■ **Given text**
— Begin —

Sports documentaries, sports quiz shows, sports chat shows, sports magazine shows and satirical sports shows are firmly established. Sports news is an integral part of all the major news bulletins and even sports films are increasingly common. There are many reasons for this explosion of coverage: more channels (with more cameras and TV technology); the lure to business people of profit and profile; consumer affluence; high-powered, heavily-hyped advertising; choreographed hysteria; and even the relative absence, so characteristic of the 1990s, of competing political ideologies. With political passions stifled, sports passions are easily inflated and the marketeers have provided profitable conduits.

— End —

■ **Given instruction**
In the passage on sports coverage, which decade is described as characterized by the relative absence of competing political ideologies?

■ **Data block**
— Begin —

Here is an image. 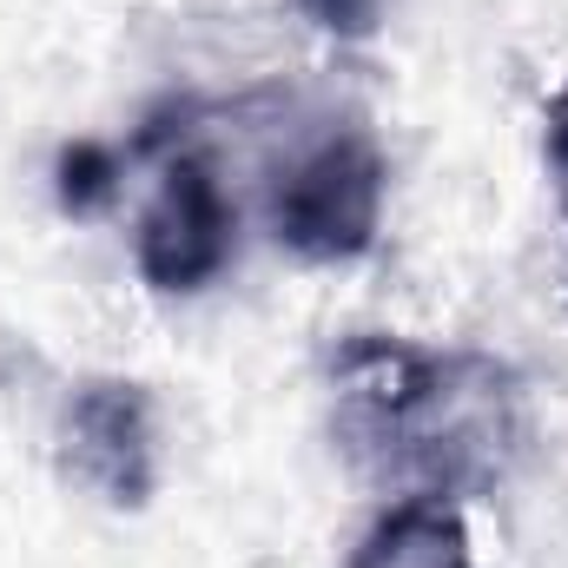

— End —

■ **Written solution**
The 1990s.